Students should expect more from their university when their identity — whether it be ethnicity, religion, race, sexuality or gender — is under attack. We should be talking openly about this; I expect to see the administration doing things.


Administrators should make clear the repercussions for such acts. I haven’t even heard the chancellor commit to expelling the students who celebrated Hitler’s birthday. Steps like these are key in showing the will to address this problem. The university has the right to expel students, regardless of whether they committed a crime, as long as the students violated UCSC’s principles of community, which the chancellor indicates they did. Whether it’s a class, a club, a dining hall or a dorm, students shouldn’t be forced to share spaces with Nazis.

Despite what the chancellor’s statement says, a proper response from my university to antisemitic acts would undo some harm. My anger is not just at the fact that Nazis exist on my campus. I’m more upset that those tasked with responding to these acts, like Chancellor Larive, aren’t doing enough about it.

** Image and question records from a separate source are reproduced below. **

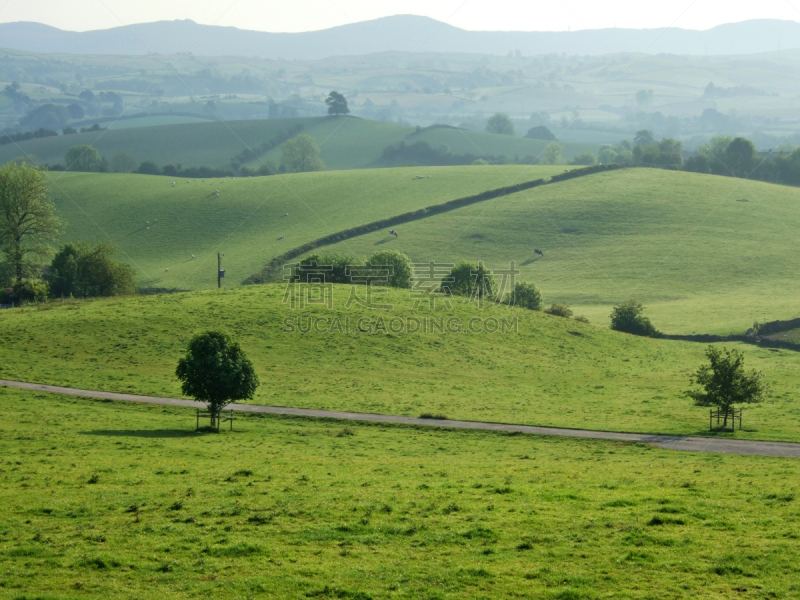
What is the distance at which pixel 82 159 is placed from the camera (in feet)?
590

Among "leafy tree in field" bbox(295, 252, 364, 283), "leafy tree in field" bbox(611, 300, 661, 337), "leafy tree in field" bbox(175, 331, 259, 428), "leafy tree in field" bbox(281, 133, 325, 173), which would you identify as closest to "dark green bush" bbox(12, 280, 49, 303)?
"leafy tree in field" bbox(295, 252, 364, 283)

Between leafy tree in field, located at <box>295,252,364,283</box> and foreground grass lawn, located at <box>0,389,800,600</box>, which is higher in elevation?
leafy tree in field, located at <box>295,252,364,283</box>

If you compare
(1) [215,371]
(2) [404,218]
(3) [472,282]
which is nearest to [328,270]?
(3) [472,282]

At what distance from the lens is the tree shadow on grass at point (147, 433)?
3278 centimetres

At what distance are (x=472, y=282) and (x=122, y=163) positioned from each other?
475ft

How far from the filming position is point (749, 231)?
114 metres

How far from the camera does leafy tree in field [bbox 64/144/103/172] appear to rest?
175012 millimetres

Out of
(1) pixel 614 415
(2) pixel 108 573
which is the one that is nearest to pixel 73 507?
(2) pixel 108 573

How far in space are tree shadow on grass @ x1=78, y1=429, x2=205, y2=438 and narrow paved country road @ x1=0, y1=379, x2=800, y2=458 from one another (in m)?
6.68

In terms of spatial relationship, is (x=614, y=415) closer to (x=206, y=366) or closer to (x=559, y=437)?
(x=559, y=437)

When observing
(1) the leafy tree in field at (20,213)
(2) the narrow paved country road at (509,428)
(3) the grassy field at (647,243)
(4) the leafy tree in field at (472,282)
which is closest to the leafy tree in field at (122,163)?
(3) the grassy field at (647,243)

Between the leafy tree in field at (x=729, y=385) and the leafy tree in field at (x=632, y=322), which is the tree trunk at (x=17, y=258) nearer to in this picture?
the leafy tree in field at (x=632, y=322)

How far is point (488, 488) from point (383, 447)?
10.3 m

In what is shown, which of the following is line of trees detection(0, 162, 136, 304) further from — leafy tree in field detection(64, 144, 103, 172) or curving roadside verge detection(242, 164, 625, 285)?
leafy tree in field detection(64, 144, 103, 172)
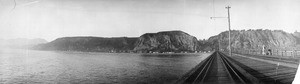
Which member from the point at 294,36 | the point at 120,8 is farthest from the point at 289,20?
the point at 120,8

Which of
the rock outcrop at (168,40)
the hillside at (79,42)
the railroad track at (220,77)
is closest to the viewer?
the railroad track at (220,77)

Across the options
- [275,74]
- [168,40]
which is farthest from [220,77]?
[168,40]

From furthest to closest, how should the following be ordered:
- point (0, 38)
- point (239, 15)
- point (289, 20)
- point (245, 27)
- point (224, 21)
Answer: point (224, 21) → point (245, 27) → point (239, 15) → point (0, 38) → point (289, 20)

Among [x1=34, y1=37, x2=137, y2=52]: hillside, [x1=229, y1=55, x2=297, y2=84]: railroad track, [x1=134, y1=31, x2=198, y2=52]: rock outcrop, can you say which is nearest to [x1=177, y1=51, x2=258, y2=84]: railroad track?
[x1=229, y1=55, x2=297, y2=84]: railroad track

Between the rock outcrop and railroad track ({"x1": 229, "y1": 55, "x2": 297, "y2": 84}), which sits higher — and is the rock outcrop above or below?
above

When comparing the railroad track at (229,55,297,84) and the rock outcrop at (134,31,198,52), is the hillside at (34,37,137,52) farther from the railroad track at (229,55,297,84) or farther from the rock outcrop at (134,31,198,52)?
the railroad track at (229,55,297,84)

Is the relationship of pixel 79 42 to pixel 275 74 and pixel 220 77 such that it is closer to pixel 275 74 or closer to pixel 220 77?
pixel 220 77

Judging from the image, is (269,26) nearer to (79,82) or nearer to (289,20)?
(289,20)

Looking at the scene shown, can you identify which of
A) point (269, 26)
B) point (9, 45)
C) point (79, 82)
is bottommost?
point (79, 82)

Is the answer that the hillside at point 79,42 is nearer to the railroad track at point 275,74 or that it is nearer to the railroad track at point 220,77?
the railroad track at point 220,77

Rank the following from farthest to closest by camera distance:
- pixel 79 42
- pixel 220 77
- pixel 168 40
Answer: pixel 168 40, pixel 79 42, pixel 220 77

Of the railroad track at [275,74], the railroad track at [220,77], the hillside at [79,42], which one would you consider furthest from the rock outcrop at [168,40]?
the railroad track at [275,74]
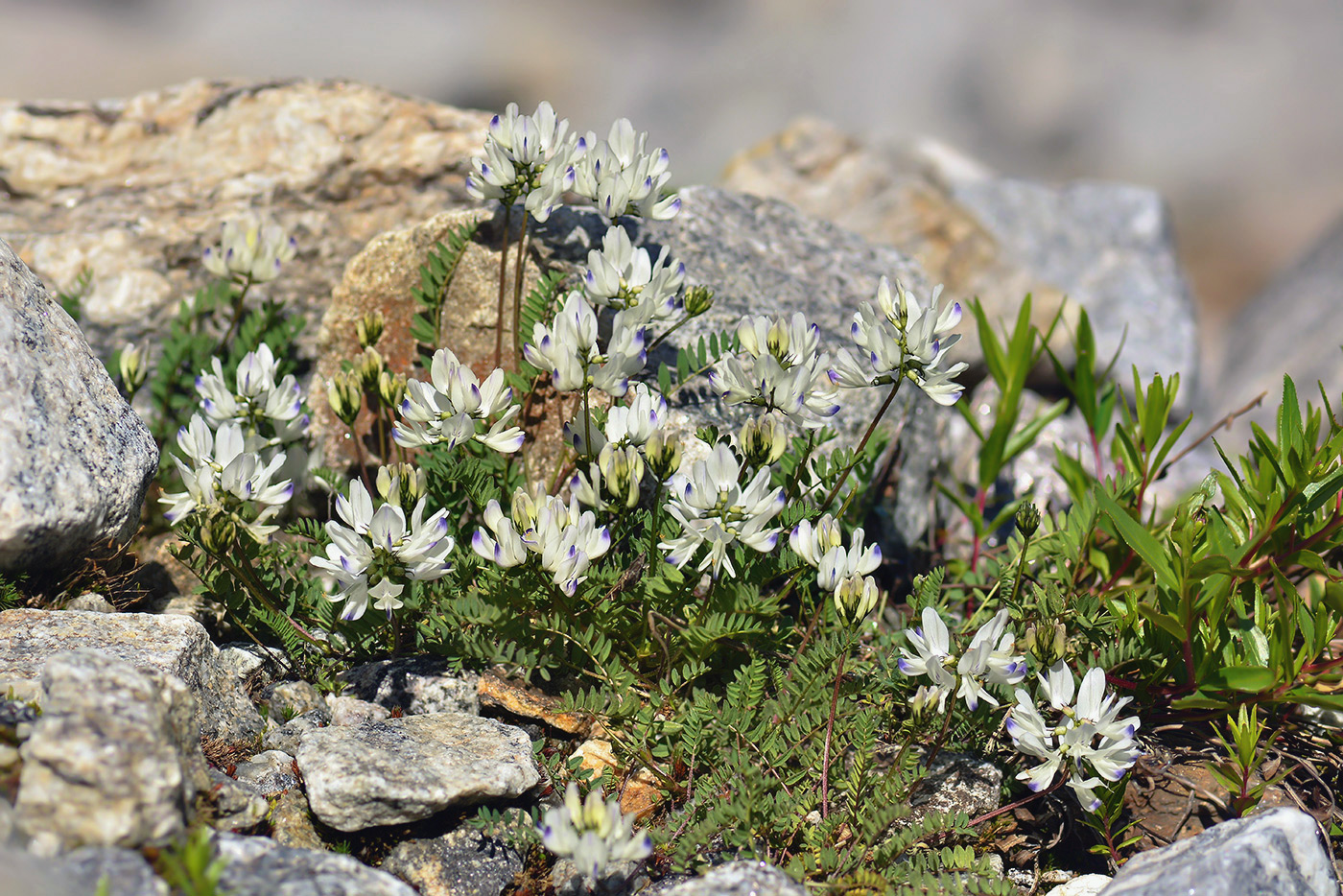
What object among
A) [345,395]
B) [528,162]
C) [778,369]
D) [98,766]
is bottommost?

For years, Jewish students have called for a Jewish resource center. We need a place in which Jewish students can find support, resources and somewhere to talk about events like these and how to move forward. The chancellor could also formally collaborate with Santa Cruz Hillel, which fulfills many of the needs of Jewish students and currently operates without any university support. This is what I mean by action.

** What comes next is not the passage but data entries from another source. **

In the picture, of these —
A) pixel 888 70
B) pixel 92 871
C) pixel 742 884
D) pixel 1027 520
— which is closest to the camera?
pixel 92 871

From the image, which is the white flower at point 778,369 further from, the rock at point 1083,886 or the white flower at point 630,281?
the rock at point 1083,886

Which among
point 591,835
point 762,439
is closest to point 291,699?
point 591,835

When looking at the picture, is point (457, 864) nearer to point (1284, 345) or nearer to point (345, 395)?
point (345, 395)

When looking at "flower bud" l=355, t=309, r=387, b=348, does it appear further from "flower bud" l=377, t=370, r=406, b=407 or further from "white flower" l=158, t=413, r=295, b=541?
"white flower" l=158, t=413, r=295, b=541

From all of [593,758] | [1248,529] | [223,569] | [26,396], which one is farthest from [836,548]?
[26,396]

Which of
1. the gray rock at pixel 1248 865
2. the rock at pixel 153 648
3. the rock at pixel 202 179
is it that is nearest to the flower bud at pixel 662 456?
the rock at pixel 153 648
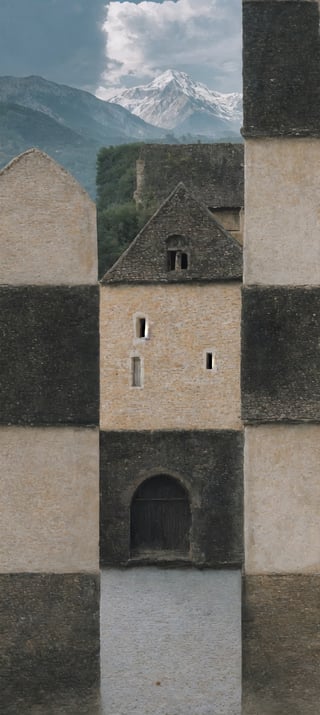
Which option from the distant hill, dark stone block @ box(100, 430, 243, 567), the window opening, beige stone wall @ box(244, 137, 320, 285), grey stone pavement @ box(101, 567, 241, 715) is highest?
the distant hill

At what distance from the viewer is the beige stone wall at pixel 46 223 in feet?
26.8

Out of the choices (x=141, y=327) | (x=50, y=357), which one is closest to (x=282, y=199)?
(x=50, y=357)

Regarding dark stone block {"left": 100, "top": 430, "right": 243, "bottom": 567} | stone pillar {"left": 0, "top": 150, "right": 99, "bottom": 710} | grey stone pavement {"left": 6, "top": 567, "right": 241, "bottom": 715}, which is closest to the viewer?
stone pillar {"left": 0, "top": 150, "right": 99, "bottom": 710}

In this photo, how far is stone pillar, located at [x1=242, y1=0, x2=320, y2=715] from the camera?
811 centimetres

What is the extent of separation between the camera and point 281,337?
8195mm

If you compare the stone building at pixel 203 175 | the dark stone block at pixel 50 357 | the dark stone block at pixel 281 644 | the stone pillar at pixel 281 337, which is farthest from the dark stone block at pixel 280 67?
the stone building at pixel 203 175

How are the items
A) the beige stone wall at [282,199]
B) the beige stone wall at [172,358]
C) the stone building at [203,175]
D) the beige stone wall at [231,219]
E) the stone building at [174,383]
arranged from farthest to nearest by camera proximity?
the stone building at [203,175], the beige stone wall at [231,219], the beige stone wall at [172,358], the stone building at [174,383], the beige stone wall at [282,199]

It’s also crucial that UCSC supports students materially.

Our crisis in student quality of life — which stems from housing insecurity, the high cost of living and mental health challenges — makes the issue of hate on campus worse for everyone. Hatred spreads in a community filled with tension, where people are unsure where their next meal will come from and scared of losing housing.

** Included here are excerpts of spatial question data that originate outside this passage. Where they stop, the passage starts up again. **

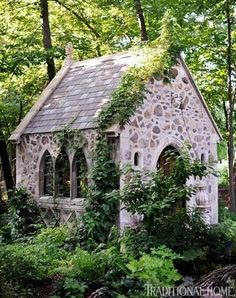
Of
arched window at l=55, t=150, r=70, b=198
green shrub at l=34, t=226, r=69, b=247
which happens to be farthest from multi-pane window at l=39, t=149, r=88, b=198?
green shrub at l=34, t=226, r=69, b=247

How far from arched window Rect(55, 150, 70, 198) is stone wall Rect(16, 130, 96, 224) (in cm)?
18

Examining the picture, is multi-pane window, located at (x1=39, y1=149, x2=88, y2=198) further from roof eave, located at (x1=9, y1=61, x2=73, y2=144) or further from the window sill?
roof eave, located at (x1=9, y1=61, x2=73, y2=144)

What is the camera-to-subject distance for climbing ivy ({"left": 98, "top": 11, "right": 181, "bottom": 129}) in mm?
10672

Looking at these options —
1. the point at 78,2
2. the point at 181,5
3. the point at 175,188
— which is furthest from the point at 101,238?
the point at 78,2

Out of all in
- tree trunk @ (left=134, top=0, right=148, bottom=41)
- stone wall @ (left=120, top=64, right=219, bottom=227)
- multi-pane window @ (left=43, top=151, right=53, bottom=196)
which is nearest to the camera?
stone wall @ (left=120, top=64, right=219, bottom=227)

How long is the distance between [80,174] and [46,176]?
145 cm

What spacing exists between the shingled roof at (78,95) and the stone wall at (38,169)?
0.27 metres

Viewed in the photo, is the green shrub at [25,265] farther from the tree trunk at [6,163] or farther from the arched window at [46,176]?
the tree trunk at [6,163]

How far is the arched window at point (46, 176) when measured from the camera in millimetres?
12320

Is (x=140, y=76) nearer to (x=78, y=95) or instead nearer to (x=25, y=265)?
(x=78, y=95)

Nobody should have to both fear Nazis on their campus and fear becoming unhoused. Recent antisemitism serves as just another reason to build housing, improve the quality and affordability of food and transportation, and improve access to mental health resources.

We must understand antisemitism as an outcropping of white supremacy.

While I could write as a part of the 7% of UCSC students who are Jewish, I’d rather be part of the overwhelming majority who oppose antisemitism and bigotry, and who desperately want a university that is safe, affordable and inclusive, where everyone can thrive.

Let’s organize against hatred from a position of strength. That means moving beyond an emphasis on marginality and focusing instead on solidarity. The reality of antisemitism reminds us just how important collective struggle is.

Bigotry looks a lot scarier when communities are disorganized and atomized. In 2017, after blatant acts of racism occurred in the Port of Oakland — including a noose being planted in the truck of a Black longshore worker — workers at the port walked out to protest these blatantly racist acts and force a response from management. Similarly, flight attendants unions have refused to transport Jan. 6 insurrectionists.

All students have not just a right, but a duty to combat antisemitism, as well as racism, sexism, homophobia, transphobia and all identity-based oppression that takes place on our campus. If you aren’t already involved in the struggle, let’s work together to bring about concrete changes to support Jewish students.

This is the approach to hate that I hope to see at UCSC. Rather than living in fear and with indifference, we can choose organizing and solidarity.

Bodie Shargel is a second-year student at UC Santa Cruz majoring in music and minoring in the history of consciousness. He’s a leader in multiple political organizations both in Santa Cruz County and at UCSC, including as a board member of the Jewish Democratic Club of Silicon Valley.